Tamborini Alessio, Aghilinejad Arian, Matthews Ray V, Gharib Morteza
Department of Medical Engineering, California Institute of Technology, Pasadena, California, USA.
Department of Medical Engineering, California Institute of Technology, Pasadena, California, USA.
JACC Adv. 2025 Aug 22;4(9):102104. doi: 10.1016/j.jacadv.2025.102104.
Left ventricular (LV) pressure measurement is the clinical gold standard for assessing cardiac function; however, its reliance on invasive catheterization limits accessibility and widespread use.
This study aimed to develop a cuff-based machine learning (cuff-ML) approach for reconstructing LV pressure from noninvasive brachial waveforms as a bedside assessment of cardiac function.
Subjects referred for nonemergent left heart catheterization were recruited for LV pressure and brachial cuff waveform measurement. The cuff-ML method was trained using brachial waveforms to predict LV pressure and was evaluated for morphology and parameters accuracy against invasive catheter measurements. Cardiac function was assessed based on the reduced LV peak pressure derivative ([+]dP/dt <1,200 mm Hg/s).
A total of 104 subjects, comprising 3,572 simultaneous LV and cuff-based brachial waveform pairs, were analyzed using a 70:30 train-test split (test cohort: 32 subjects, 1,023 cardiac cycles). The cuff-ML approach demonstrated high accuracy in reconstructing LV waveform shape compared to catheter measurements (median normalized root mean squared error = 8.2%). Pressure-based parameters, including maximum pressure (r = 0.92, P < 0.001), mean blood pressure (r = 0.94, P < 0.001), and developed pressure (r = 0.85, P < 0.001), showed strong correlations with invasive measurements.
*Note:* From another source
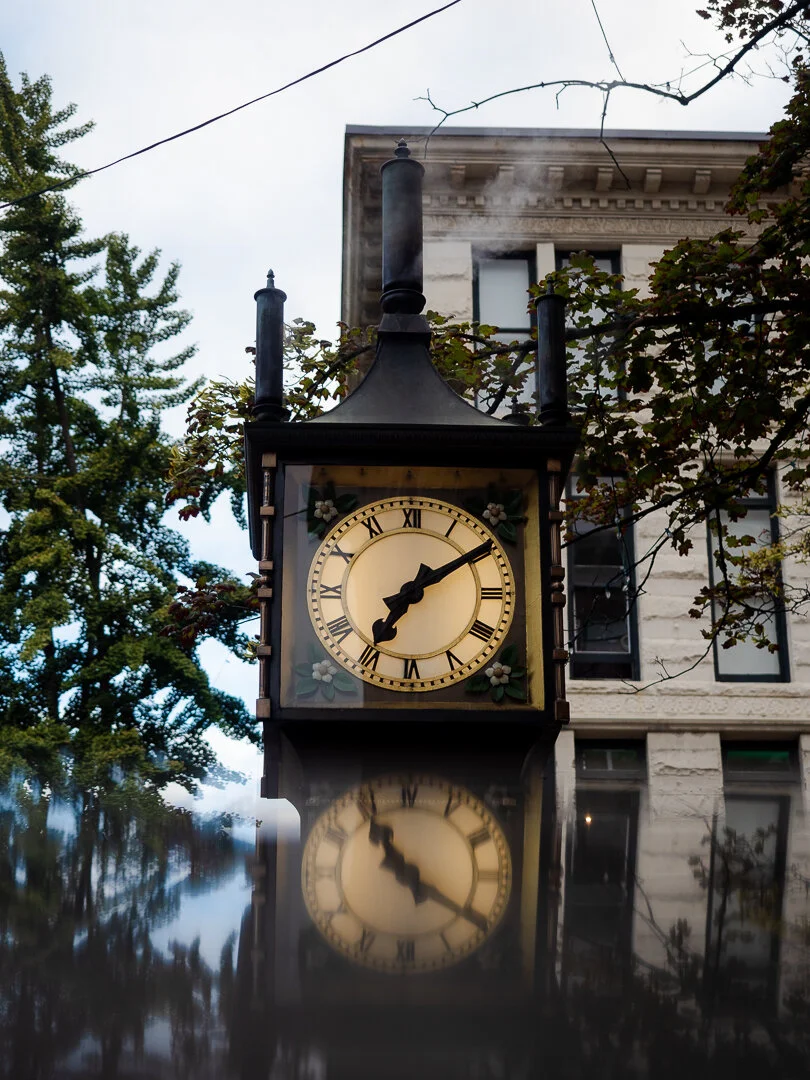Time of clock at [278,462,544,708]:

Cuff-ML-reconstructed waveforms identified abnormal systolic contractility (72% sensitivity, 73% specificity) on a beat-to-beat basis.
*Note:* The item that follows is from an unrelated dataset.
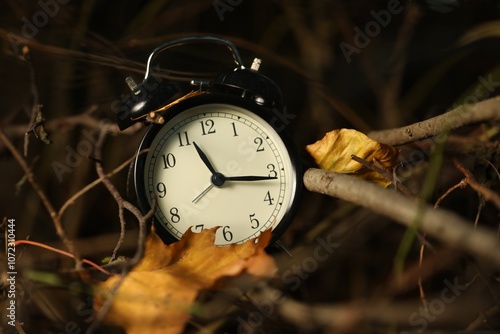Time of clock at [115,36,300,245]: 11:16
Cuff-ML accurately reconstructs LV pressure from brachial cuff measurements. This noninvasive approach may be helpful for assessment of cardiac function and requires further study.
左心室(LV)压力测量是评估心脏功能的临床金标准;然而,其对侵入性导管插入术的依赖限制了其可及性和广泛应用。
本研究旨在开发一种基于袖带的机器学习(袖带 - ML)方法,用于从无创肱动脉波形重建左心室压力,作为心脏功能的床旁评估方法。
招募因非紧急左心导管插入术而就诊的受试者,进行左心室压力和肱动脉袖带波形测量。袖带 - ML方法使用肱动脉波形进行训练以预测左心室压力,并针对侵入性导管测量评估其形态和参数准确性。基于降低的左心室峰值压力导数([+]dP/dt <1,200 mmHg/s)评估心脏功能。
共分析了104名受试者,包括3,572对同时记录的左心室和基于袖带的肱动脉波形,采用70:30的训练 - 测试划分(测试队列:32名受试者,1,023个心动周期)。与导管测量相比,袖带 - ML方法在重建左心室波形形状方面显示出高精度(中位数归一化均方根误差 = 8.2%)。基于压力的参数,包括最大压力(r = 0.92,P < 0.001)、平均血压(r = 0.94,P < 0.001)和压力上升速率(r = 0.85,P < 0.001),与侵入性测量显示出强相关性。袖带 - ML重建的波形逐搏识别异常收缩性(敏感性72%,特异性73%)。
袖带 - ML可从肱动脉袖带测量中准确重建左心室压力。这种非侵入性方法可能有助于心脏功能评估,需要进一步研究。